[Stored items]
******
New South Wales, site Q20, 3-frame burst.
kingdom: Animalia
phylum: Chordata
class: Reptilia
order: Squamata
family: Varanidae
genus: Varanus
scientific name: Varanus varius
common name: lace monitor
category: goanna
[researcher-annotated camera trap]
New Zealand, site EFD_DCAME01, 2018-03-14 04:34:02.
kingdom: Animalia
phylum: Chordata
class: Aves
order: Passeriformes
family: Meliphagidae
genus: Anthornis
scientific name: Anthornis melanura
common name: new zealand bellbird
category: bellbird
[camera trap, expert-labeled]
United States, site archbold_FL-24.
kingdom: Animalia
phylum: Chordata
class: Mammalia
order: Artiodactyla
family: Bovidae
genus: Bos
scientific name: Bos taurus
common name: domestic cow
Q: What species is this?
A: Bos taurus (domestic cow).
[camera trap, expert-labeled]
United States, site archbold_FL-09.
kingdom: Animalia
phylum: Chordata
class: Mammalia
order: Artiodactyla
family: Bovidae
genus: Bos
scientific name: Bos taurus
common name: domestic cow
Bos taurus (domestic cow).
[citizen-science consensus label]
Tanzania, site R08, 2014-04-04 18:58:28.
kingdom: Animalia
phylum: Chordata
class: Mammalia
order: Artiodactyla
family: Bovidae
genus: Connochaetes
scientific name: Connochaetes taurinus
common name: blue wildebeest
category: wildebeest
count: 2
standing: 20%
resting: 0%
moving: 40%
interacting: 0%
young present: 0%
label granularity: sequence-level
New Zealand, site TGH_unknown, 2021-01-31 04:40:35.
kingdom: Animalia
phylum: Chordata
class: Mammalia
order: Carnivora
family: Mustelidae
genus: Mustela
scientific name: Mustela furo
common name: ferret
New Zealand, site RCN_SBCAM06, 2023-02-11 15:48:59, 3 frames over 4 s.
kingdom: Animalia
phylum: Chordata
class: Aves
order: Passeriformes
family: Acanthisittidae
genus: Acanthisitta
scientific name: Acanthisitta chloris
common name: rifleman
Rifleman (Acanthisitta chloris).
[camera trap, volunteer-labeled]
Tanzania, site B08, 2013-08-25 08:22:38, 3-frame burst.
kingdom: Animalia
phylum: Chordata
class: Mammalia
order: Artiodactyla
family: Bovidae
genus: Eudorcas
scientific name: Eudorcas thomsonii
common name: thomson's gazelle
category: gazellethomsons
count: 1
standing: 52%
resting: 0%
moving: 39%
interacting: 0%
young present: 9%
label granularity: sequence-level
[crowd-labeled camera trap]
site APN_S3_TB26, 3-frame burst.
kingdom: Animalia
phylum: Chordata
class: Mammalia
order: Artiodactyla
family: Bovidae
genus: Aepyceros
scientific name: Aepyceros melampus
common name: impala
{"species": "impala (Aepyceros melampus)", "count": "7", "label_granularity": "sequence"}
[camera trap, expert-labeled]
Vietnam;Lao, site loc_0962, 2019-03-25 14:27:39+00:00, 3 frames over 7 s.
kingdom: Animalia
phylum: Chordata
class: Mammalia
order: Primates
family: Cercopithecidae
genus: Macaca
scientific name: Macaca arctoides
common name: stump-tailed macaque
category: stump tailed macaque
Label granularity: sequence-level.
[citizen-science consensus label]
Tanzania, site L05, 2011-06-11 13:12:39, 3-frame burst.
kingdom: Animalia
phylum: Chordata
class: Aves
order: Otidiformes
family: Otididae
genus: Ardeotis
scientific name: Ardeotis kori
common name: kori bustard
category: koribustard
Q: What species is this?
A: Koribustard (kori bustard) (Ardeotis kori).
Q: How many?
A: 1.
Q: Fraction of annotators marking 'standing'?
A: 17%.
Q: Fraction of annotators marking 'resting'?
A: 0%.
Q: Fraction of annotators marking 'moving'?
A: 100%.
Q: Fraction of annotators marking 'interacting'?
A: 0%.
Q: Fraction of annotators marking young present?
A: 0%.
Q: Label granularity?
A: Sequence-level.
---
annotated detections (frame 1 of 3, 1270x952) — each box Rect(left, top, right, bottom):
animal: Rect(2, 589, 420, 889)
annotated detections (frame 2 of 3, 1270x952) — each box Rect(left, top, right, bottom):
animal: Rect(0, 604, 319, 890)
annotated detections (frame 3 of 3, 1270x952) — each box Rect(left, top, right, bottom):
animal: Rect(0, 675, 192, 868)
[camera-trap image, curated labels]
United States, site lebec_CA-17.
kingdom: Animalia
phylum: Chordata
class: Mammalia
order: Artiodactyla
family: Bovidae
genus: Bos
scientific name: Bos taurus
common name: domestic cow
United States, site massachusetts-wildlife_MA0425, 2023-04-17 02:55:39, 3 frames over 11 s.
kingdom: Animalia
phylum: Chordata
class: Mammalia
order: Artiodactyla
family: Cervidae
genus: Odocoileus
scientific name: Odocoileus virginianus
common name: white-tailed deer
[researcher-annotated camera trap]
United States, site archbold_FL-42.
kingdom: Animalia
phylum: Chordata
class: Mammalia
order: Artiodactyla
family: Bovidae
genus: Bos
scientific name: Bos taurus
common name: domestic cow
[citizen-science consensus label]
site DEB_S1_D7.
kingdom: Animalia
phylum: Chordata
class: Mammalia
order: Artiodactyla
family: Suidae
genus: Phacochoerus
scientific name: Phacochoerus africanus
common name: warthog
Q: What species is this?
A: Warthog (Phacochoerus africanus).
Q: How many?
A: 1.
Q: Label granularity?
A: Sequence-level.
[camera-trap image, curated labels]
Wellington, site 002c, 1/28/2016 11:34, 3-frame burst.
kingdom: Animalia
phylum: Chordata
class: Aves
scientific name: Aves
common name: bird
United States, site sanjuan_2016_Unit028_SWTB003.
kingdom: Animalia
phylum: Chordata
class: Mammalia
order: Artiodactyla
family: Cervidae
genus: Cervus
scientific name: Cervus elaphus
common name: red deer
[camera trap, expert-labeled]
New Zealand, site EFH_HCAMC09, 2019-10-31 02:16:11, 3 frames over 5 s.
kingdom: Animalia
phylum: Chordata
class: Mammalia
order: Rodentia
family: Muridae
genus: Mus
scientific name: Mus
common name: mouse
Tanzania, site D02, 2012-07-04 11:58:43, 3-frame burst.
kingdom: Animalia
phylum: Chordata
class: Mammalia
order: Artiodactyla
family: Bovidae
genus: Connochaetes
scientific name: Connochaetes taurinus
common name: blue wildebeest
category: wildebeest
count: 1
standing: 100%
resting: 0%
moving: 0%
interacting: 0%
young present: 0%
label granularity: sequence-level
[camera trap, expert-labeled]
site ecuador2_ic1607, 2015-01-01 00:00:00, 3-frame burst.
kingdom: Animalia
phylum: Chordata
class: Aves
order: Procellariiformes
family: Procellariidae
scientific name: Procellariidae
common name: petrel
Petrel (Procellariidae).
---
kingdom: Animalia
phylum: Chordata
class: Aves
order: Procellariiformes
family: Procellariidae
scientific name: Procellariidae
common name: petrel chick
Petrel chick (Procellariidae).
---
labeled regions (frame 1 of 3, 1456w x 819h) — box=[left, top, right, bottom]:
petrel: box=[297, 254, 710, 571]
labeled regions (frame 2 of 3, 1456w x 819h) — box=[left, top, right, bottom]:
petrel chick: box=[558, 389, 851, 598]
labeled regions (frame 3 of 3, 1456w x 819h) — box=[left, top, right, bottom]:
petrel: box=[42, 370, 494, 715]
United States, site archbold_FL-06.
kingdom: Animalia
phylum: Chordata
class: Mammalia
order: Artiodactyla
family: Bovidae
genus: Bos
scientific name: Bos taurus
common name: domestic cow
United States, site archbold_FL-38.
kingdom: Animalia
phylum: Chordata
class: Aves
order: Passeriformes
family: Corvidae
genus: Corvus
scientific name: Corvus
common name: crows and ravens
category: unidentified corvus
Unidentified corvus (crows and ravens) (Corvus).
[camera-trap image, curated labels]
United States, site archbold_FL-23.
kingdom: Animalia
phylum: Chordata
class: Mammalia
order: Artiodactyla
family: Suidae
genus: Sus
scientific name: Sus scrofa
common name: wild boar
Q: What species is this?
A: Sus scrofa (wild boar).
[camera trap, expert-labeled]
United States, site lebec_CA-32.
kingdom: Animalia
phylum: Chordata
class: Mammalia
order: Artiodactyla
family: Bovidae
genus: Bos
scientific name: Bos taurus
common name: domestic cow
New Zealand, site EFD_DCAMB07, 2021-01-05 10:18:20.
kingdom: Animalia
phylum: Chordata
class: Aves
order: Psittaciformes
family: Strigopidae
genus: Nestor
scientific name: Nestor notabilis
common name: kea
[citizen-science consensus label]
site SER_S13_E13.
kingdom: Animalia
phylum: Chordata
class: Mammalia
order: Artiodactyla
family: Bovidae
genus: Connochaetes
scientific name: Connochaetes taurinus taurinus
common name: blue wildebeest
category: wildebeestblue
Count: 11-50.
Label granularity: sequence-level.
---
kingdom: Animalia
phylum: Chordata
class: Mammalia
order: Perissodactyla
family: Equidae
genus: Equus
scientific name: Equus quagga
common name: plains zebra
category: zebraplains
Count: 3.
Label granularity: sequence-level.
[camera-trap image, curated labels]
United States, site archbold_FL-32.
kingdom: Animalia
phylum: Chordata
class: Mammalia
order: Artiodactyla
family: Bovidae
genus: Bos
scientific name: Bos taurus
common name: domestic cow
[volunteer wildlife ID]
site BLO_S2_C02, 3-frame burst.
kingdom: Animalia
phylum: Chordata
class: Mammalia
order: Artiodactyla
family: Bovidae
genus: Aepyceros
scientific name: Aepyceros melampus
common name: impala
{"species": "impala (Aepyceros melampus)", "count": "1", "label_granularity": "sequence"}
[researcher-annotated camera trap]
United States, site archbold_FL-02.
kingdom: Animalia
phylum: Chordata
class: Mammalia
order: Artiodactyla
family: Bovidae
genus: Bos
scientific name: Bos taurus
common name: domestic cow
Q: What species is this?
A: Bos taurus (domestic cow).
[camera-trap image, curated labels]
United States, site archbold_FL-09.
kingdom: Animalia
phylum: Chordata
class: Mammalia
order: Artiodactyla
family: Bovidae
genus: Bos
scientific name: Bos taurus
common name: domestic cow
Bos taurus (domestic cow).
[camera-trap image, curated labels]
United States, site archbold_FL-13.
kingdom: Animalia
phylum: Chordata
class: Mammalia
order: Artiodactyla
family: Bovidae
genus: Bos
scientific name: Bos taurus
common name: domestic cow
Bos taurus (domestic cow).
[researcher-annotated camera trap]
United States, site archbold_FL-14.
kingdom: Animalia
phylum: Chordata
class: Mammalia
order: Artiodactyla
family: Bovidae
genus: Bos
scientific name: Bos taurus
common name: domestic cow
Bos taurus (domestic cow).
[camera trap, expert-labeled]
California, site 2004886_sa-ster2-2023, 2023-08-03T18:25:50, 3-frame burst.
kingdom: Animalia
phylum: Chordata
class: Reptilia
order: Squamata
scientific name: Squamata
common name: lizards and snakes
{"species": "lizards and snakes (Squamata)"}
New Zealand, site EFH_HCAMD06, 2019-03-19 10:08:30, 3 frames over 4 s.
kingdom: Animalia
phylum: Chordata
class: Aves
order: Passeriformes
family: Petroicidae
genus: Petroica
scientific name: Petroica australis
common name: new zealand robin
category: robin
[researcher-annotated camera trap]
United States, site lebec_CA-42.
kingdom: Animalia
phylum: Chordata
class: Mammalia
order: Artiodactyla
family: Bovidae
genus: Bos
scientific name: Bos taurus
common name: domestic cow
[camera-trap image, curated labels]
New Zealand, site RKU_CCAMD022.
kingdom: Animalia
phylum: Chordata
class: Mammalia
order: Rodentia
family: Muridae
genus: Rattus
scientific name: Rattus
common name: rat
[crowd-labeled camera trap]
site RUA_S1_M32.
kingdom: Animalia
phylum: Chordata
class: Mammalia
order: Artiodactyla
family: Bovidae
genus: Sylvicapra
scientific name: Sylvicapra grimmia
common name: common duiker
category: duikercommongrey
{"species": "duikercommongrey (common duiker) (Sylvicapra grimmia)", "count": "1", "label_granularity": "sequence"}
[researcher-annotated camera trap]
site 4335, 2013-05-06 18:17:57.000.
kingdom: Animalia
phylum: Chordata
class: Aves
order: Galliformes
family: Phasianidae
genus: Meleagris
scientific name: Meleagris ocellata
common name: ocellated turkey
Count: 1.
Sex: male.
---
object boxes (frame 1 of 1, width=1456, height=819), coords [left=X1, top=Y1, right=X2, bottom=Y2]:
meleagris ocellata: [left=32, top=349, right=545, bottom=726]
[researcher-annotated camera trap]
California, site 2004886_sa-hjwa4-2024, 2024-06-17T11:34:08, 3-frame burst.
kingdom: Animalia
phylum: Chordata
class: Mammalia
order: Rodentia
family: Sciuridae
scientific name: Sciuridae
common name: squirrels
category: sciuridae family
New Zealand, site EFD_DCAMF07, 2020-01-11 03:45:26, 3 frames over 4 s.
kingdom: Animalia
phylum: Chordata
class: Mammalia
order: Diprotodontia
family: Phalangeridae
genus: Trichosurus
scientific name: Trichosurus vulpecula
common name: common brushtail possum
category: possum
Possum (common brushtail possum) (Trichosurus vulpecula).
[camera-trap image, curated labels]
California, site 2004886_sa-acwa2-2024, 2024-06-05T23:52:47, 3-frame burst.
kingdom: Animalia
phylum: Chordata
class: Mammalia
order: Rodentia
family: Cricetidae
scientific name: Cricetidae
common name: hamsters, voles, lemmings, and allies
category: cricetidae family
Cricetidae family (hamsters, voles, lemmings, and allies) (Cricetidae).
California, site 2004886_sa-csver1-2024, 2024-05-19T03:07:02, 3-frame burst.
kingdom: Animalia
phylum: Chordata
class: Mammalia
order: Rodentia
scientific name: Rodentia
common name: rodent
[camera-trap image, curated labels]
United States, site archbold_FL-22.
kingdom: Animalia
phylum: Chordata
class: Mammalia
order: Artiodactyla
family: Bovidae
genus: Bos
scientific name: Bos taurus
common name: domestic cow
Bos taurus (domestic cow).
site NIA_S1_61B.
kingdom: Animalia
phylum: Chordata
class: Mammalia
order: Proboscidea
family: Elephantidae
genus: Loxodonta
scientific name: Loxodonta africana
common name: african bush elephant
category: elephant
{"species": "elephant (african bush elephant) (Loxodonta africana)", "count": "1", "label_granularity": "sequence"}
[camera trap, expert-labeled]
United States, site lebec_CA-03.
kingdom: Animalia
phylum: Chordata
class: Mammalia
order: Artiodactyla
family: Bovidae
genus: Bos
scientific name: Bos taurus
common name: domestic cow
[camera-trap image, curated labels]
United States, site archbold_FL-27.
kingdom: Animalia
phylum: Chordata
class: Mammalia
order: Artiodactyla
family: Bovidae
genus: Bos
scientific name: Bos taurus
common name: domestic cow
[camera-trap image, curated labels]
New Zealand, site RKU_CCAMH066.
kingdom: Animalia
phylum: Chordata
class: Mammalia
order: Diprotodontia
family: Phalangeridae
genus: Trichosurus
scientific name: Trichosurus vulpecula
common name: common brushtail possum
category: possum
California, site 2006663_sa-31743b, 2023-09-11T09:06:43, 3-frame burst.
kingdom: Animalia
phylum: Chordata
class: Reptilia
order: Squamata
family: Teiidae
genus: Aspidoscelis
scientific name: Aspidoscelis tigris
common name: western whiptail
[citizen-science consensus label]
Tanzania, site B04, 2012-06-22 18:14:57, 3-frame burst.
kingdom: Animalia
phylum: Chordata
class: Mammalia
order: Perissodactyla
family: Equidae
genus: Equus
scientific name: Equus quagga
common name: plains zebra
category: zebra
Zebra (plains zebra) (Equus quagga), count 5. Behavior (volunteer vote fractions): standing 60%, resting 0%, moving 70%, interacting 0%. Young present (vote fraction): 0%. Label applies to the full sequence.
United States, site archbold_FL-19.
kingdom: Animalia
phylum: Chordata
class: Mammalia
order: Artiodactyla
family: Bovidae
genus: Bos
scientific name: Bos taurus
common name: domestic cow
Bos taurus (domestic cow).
******
> _WORK ORDER_
Please go through the data above and copy each line that has the word "grimmia".

> _RESULT_
scientific name: Sylvicapra grimmia
{"species": "duikercommongrey (common duiker) (Sylvicapra grimmia)", "count": "1", "label_granularity": "sequence"}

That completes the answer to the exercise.